The specific word problem that motivated this question was:
Generate random numbers 0-9 uniformly. Define $W$ to be the number of trials required for at least one 4, at least one 5, and at least one 6 to show up.
For example, if the generated sequence is $444444440980981245550986$, then $W=24$.
More generally:
Question 1: Given a Multinoulli random variable (e.g. a fair die) with probability distributed uniformly between $K$ categories. Define $W$ to be the number of trials required for some subset $1 \le k \le K$ of the categories to all appear at least once. What is the distribution of $W$?
Possible solution: Calculating $\mathbb{P}(W \le n)$ corresponds (I think) to calculating
- all length $n$ sequences in which at least one of each category shows up (i.e. in $k$ of the trials), and then the sequences can do whatever they want in the remaining trials
and then dividing this number by
- the number of all possible length $n$ sequences.
So we can break this up into sub-problems as follows:
I think the first number is (according to the fundamental counting principle):
$$ \sum_{m=k}^n \sum_{x_1 + \dots + x_k = m \,, \\ \neg(x_1 = \dots = x_k = 0)} \binom{n}{x_1, x_2, \dots, x_k} (K – k)^{n-m} $$
and the second number is $K^n$, so is the probability just:
$$ \mathbb{P}(W \le n) \overset{?}{=} \sum_{m=k}^n \sum_{x_1 + \dots + x_k = m \,, \\ \neg(x_1 = \dots = x_k = 0)} \binom{n}{x_1, x_2, \dots, x_k} \left(\frac{K – k}{K} \right)^{n-m} \left(\frac{1}{K}\right)^m \,? $$
Question 2: If the above formula is correct, is there a way to simplify it?
It does appear to simplify to the geometric CDF for $p= \frac{1}{2}$ (take $K=2$ and $k=1$). A simplification which held more generally would be nice.
EDIT: It occurred to me that always $m >0$, since $m \ge k$, but $x_1 = \dots = x_k = 0$ would imply $x_1 + \dots + x_k = m = 0$, a contradiction. Therefore the second condition in the sum is redundant, so the above expression simplifies to:
$$\sum_{m=k}^n \sum_{x_1 + \dots + x_k = m } \binom{n}{x_1, x_2, \dots, x_k} \left(\frac{K – k}{K} \right)^{n-m} \left(\frac{1}{K}\right)^m \,, $$
which we can get a simplified closed form for if we can simplify
$$\sum_{x_1 + \dots + x_k = m } \binom{n}{x_1, x_2, \dots, x_k} \quad \text{for }k \le m \le n \,. $$
When $m=n$ the multinomial theorem gives us that this sum is equal to $k^n$. But I don’t know about more generally.
Progress so far: In the case that $k=1$, this reduces to a regular geometric distribution, since we can "clump" all of the remaining $K-1$ categories into one super-category.

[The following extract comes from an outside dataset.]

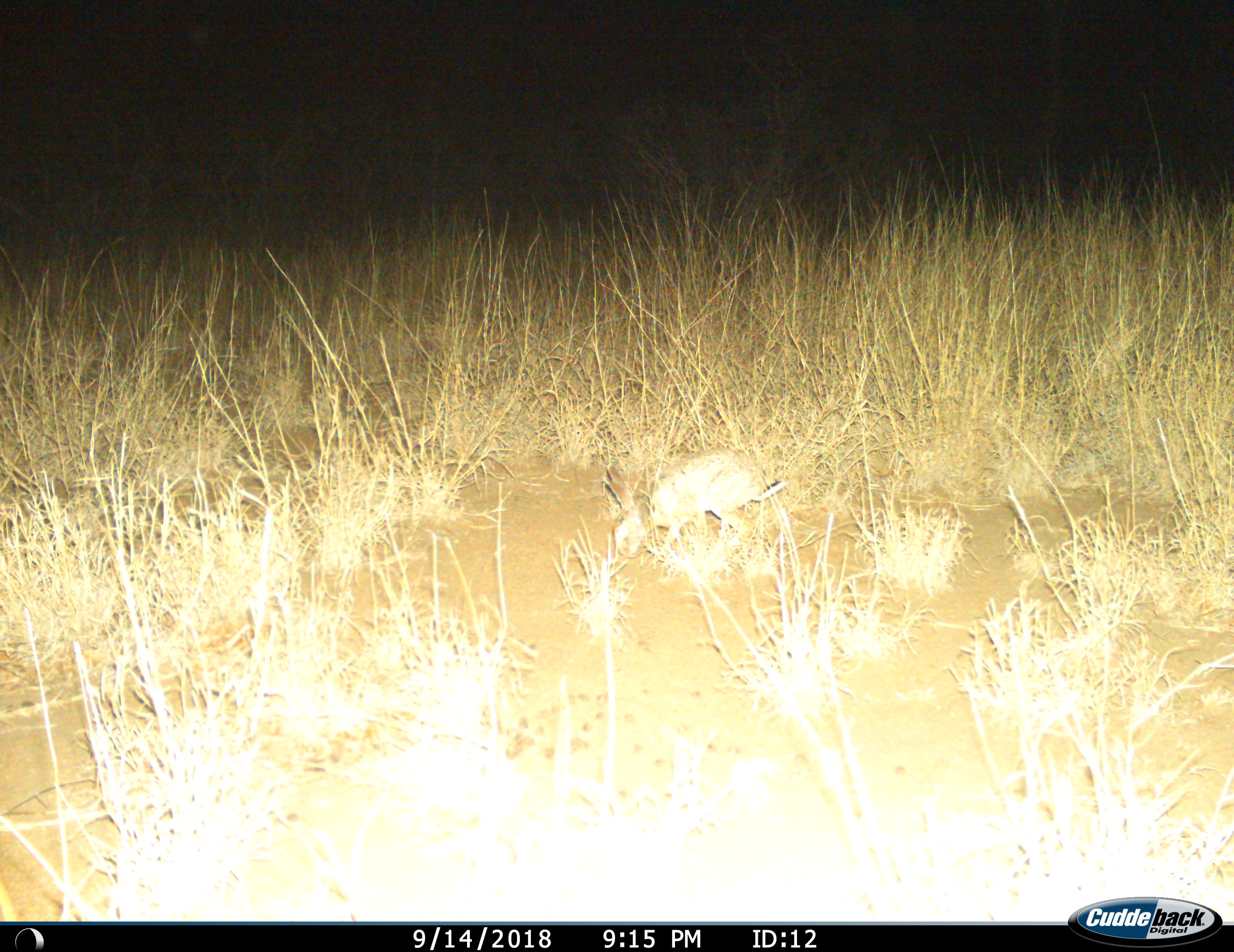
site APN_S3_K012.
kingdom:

However, for $k>1$, this trick no longer seems to work. This is because the events of any of the categories in the $k$ categories showing up do not seem to be independent. E.g. in the example above, if one generates a $4$, one also knows that one did not generate a $6$.
And it isn't sufficient to just calculate the distribution that any one of categories appears $k$ times, since one could have the same category appearing $k$ times without any of the categories of interest appearing at all, e.g. $444$ in the above example.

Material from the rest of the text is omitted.